Tag Archives: art with children

Art Buddies


When I was about 10, an uncle who was a  “Sunday artist” spent an afternoon  showing me how to draw cups and bowls. He taught me about volume and perspective, taught me how to shade with my pencil, and encouraged me to draw  with a “light touch.” He was patient and seemed to enjoy himself. I soaked up the attention. My aunts and uncles loved us all, but it was very rare for one of them to pay particular attention to one of us cousins. They were in their world and we were in ours. I now suspect that this uncle wasn’t so comfortable in the adult world, so for an afternoon, he crossed over.

When I was imagining “Explorations in Art” I wanted the young people who came to experience that kind of attention.  I have often worked with large groups of children and youth. Let the wild ruckus begin! Sometimes big group art experiences are more about handling materials and general chaos and completing a project  than learning about art.

My first ever Explorations in Art student was Lanelle. For the past two years Lanelle has come once a month, sometimes more and occasionally, less. Among her consuming passions are dragons, so we have learned a lot about art by exploring dragons.
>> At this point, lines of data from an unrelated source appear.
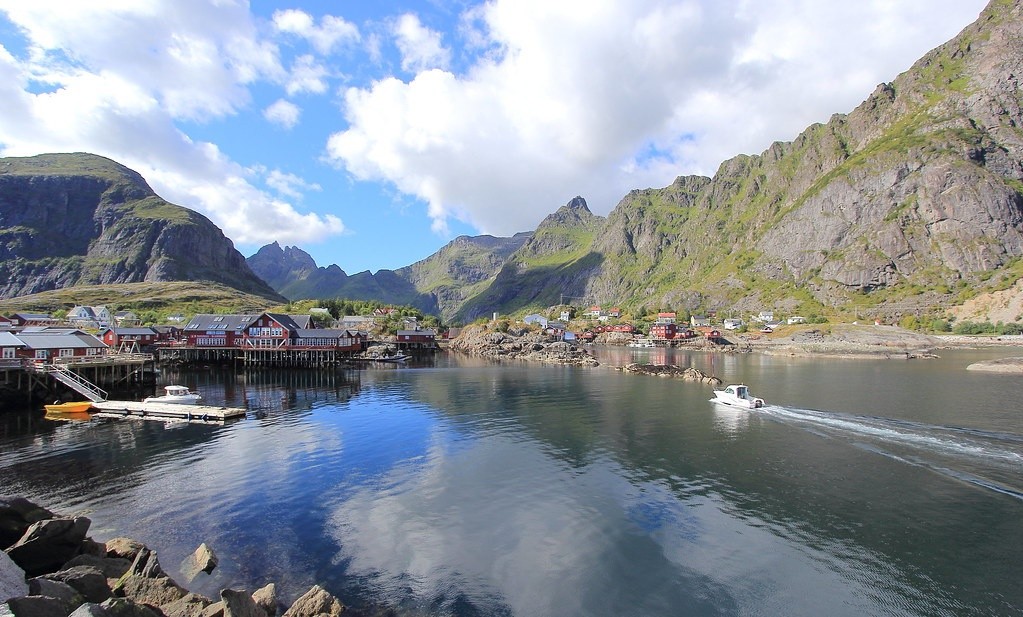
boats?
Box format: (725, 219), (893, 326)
(760, 327), (773, 333)
(713, 383), (765, 410)
(135, 366), (161, 375)
(145, 385), (201, 406)
(392, 350), (410, 361)
(44, 399), (91, 413)
(163, 420), (188, 427)
(628, 339), (656, 348)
But we have also explored tractors, wildflowers, pencils, faces, cubes, cylinders, dogs, ski hills. Together with others we have explored art in the city, both in galleries but also in back alleys, restaurants and tattoo parlours. We have visited the horses, skated on the ice rink, climbed the hills and visited Grandmother Willow in all seasons. We play weird games in the car.  Lanelle has brought along her sister, her mom, her cousins and once, eight of her friends! We have favourite snacks – hot chocolate, ginger cookies, pizza. I have been promising her mango smoothies. She has promised me a fiddle concert under the willow tree.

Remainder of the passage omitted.